▸ **Information provided**
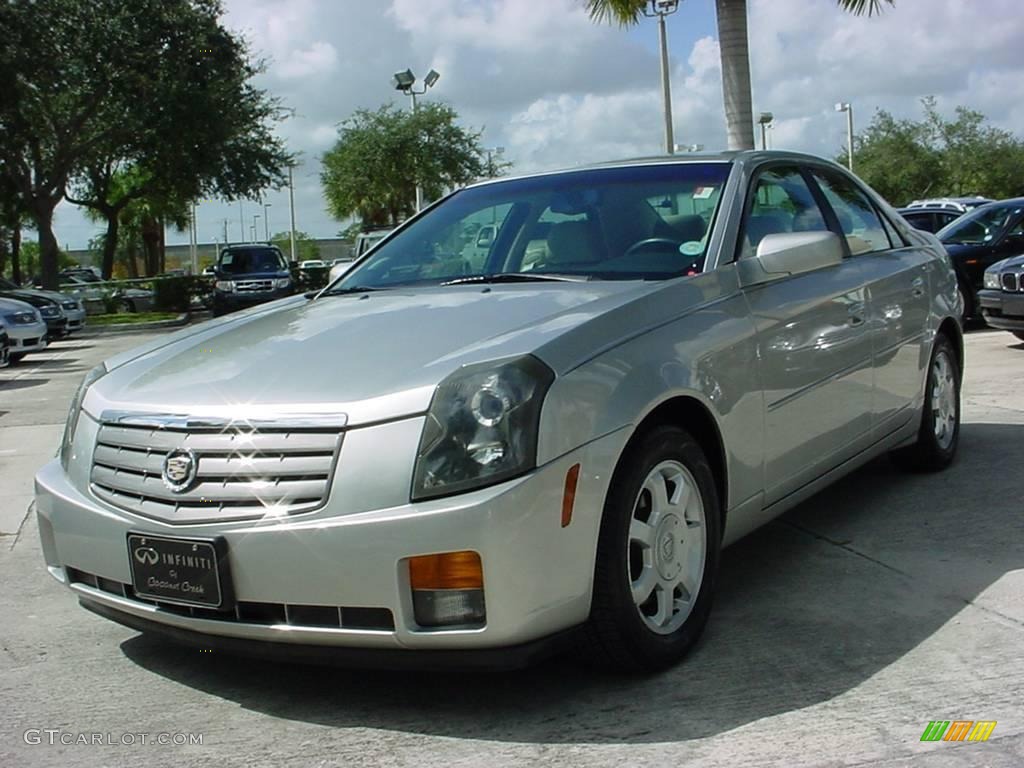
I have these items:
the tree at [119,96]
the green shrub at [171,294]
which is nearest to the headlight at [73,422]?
the tree at [119,96]

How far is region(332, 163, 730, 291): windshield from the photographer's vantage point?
4.14 meters

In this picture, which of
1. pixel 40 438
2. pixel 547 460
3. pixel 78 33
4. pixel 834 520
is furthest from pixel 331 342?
pixel 78 33

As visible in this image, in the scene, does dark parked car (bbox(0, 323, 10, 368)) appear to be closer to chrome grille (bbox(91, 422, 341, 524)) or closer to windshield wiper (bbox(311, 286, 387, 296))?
windshield wiper (bbox(311, 286, 387, 296))

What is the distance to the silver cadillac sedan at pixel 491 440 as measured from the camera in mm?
2955

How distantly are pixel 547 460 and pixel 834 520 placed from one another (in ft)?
8.45

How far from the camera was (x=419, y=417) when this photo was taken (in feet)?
9.81

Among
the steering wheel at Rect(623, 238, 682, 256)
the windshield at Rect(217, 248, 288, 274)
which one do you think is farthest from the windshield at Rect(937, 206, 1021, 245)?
the windshield at Rect(217, 248, 288, 274)

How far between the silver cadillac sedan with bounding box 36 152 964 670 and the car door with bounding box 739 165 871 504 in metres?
0.02

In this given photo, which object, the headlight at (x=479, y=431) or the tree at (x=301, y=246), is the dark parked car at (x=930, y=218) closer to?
the headlight at (x=479, y=431)

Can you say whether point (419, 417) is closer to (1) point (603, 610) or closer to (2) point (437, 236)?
(1) point (603, 610)

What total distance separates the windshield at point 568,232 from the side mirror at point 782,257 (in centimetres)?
19

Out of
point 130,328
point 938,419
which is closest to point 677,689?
point 938,419

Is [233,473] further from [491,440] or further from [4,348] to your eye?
[4,348]

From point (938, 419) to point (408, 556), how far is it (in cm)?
372
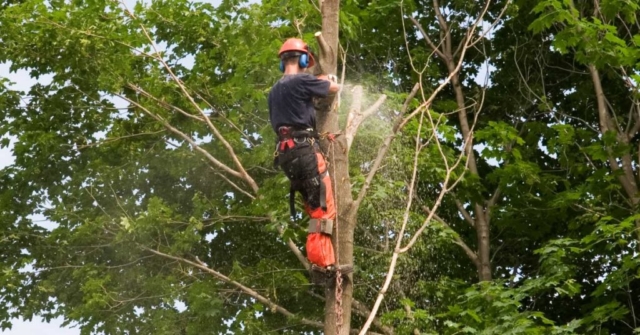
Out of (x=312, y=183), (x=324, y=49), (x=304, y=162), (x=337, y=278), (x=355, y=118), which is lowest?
(x=337, y=278)

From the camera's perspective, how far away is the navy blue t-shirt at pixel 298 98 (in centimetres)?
678

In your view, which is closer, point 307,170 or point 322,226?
point 322,226

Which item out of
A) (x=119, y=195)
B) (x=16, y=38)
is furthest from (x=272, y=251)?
(x=16, y=38)

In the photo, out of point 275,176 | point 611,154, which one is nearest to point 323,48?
point 275,176

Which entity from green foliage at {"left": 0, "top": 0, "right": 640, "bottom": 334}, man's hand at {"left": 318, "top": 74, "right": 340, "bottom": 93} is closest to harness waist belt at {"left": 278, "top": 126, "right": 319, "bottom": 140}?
man's hand at {"left": 318, "top": 74, "right": 340, "bottom": 93}

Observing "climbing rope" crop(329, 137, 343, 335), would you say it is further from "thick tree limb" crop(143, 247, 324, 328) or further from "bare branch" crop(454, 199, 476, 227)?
"bare branch" crop(454, 199, 476, 227)

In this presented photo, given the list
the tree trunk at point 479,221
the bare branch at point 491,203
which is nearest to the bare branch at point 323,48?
the tree trunk at point 479,221

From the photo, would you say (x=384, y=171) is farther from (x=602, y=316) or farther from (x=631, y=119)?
(x=631, y=119)

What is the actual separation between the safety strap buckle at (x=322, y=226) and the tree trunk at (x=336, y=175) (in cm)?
7

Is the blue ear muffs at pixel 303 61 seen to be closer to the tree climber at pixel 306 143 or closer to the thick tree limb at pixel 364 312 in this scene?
the tree climber at pixel 306 143

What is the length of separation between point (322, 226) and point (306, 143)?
23.4 inches

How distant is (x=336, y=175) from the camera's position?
6766mm

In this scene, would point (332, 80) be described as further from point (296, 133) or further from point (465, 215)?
point (465, 215)

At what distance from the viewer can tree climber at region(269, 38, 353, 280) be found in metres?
6.64
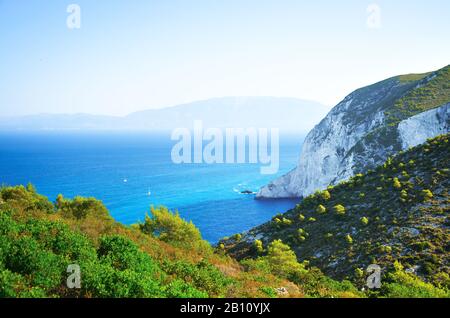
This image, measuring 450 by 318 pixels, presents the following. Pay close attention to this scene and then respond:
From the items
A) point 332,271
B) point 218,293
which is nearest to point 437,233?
point 332,271

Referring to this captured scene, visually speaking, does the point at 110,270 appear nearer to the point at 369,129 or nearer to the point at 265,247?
the point at 265,247

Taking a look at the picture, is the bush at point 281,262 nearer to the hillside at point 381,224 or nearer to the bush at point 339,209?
the hillside at point 381,224

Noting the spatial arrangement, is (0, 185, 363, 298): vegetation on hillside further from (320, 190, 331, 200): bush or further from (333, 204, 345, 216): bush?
(320, 190, 331, 200): bush

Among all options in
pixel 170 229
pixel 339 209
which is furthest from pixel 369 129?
pixel 170 229

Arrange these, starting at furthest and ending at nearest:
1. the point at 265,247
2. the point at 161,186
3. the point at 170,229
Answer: the point at 161,186
the point at 265,247
the point at 170,229

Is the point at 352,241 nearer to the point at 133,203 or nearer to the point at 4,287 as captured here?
the point at 4,287

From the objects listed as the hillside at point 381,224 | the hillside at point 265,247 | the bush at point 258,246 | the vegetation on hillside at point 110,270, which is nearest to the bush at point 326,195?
the hillside at point 381,224
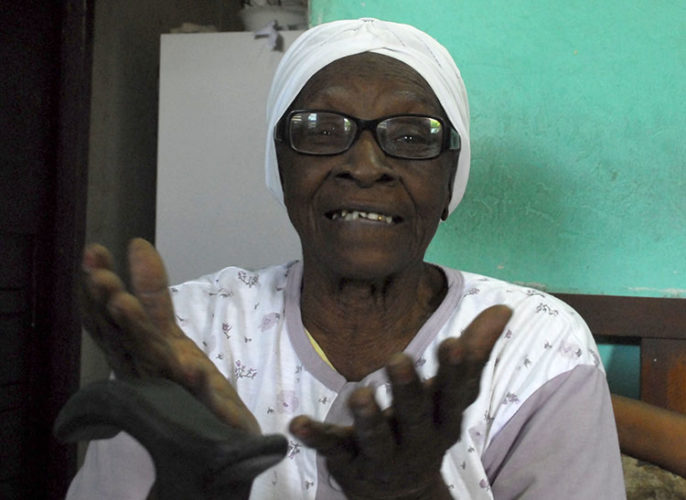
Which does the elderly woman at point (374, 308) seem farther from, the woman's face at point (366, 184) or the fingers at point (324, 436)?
the fingers at point (324, 436)

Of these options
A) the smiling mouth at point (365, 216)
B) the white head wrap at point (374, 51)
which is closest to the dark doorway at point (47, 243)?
the white head wrap at point (374, 51)

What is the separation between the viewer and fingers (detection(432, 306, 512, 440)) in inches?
19.2

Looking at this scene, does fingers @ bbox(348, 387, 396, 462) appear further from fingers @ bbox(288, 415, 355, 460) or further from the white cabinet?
the white cabinet

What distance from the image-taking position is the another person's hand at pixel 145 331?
20.6 inches

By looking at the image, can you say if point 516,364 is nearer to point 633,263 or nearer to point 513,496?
point 513,496

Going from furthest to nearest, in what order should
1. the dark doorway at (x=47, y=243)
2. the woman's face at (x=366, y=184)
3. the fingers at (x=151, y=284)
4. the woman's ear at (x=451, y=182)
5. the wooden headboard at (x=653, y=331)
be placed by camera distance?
the dark doorway at (x=47, y=243) → the wooden headboard at (x=653, y=331) → the woman's ear at (x=451, y=182) → the woman's face at (x=366, y=184) → the fingers at (x=151, y=284)

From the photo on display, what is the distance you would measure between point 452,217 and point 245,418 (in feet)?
3.19

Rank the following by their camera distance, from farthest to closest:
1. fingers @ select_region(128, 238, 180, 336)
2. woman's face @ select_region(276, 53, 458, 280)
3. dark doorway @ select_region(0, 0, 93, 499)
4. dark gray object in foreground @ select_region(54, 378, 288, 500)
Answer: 1. dark doorway @ select_region(0, 0, 93, 499)
2. woman's face @ select_region(276, 53, 458, 280)
3. fingers @ select_region(128, 238, 180, 336)
4. dark gray object in foreground @ select_region(54, 378, 288, 500)

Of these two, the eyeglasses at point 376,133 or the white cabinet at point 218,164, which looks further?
the white cabinet at point 218,164

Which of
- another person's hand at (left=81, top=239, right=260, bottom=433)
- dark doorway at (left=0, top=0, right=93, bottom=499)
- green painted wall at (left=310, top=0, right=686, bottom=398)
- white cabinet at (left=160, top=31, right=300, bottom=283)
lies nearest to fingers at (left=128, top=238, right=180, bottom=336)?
another person's hand at (left=81, top=239, right=260, bottom=433)

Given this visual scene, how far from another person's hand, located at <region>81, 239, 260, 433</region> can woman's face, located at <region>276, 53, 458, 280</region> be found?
39cm

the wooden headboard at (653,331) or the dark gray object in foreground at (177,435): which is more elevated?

▸ **Description of the task**
Every line from the line containing "Of these two, the" to the last line of the material above must be repeated exactly, and no other line.

▸ **Task response**
Of these two, the eyeglasses at point 376,133 or the white cabinet at point 218,164, which looks further?
the white cabinet at point 218,164

Which of
- another person's hand at (left=81, top=239, right=260, bottom=433)
- dark doorway at (left=0, top=0, right=93, bottom=499)
- green painted wall at (left=310, top=0, right=686, bottom=398)
- white cabinet at (left=160, top=31, right=300, bottom=283)
lies nearest to fingers at (left=128, top=238, right=180, bottom=336)?
another person's hand at (left=81, top=239, right=260, bottom=433)

Given this visual scene, how far from another person's hand, located at <region>81, 239, 260, 433</region> can woman's face, located at <region>276, 53, 458, 280</region> be found?
39cm

the wooden headboard at (653,331) or the dark gray object in foreground at (177,435): which is more elevated?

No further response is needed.